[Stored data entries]
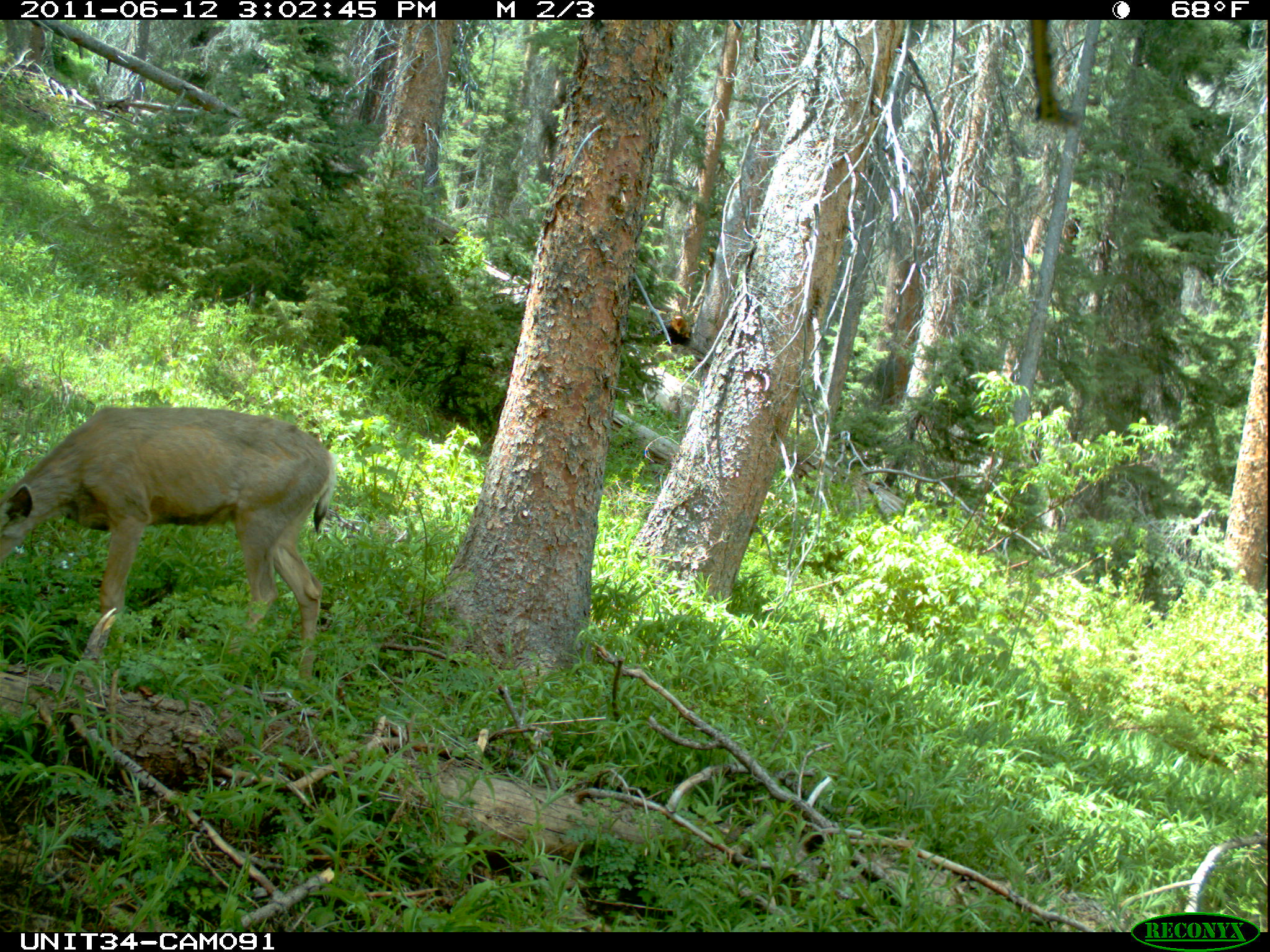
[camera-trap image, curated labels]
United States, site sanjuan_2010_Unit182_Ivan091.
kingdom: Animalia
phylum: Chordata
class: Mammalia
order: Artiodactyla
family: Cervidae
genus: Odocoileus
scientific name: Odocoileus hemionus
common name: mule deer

==

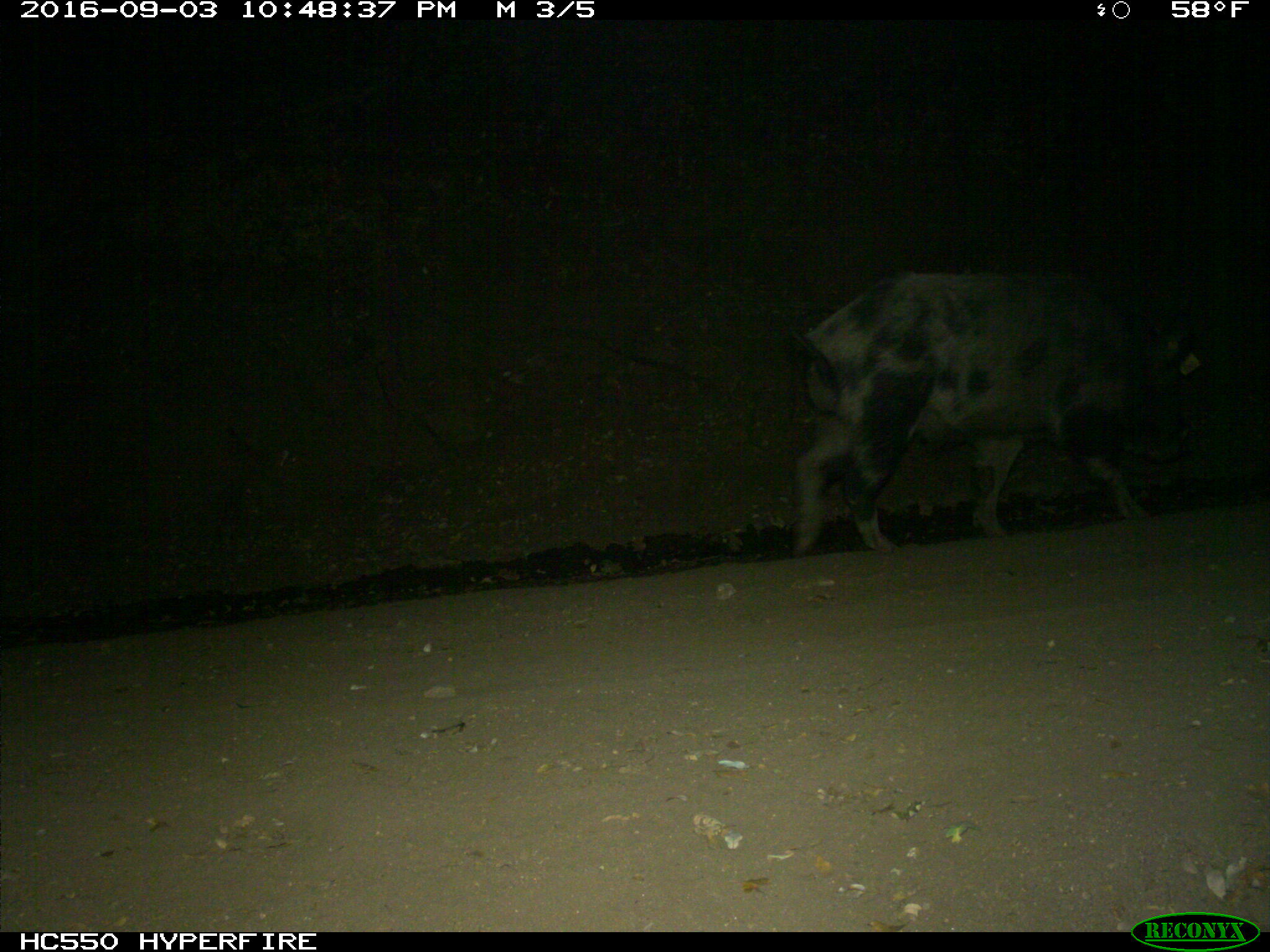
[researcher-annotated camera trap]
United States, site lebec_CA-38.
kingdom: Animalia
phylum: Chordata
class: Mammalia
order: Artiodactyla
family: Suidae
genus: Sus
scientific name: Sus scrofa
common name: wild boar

...

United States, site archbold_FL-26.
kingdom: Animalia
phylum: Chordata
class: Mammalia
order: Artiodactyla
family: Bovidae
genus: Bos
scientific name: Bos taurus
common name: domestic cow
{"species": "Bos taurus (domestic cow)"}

**TASK GOAL**
Within the data above, the lines from the one with "[camera-trap image, curated labels]" to the one with "common name: mule deer" must be repeated exactly; no other line belongs in the answer.

**ANSWER FOR THE TASK**
[camera-trap image, curated labels]
United States, site sanjuan_2010_Unit182_Ivan091.
kingdom: Animalia
phylum: Chordata
class: Mammalia
order: Artiodactyla
family: Cervidae
genus: Odocoileus
scientific name: Odocoileus hemionus
common name: mule deer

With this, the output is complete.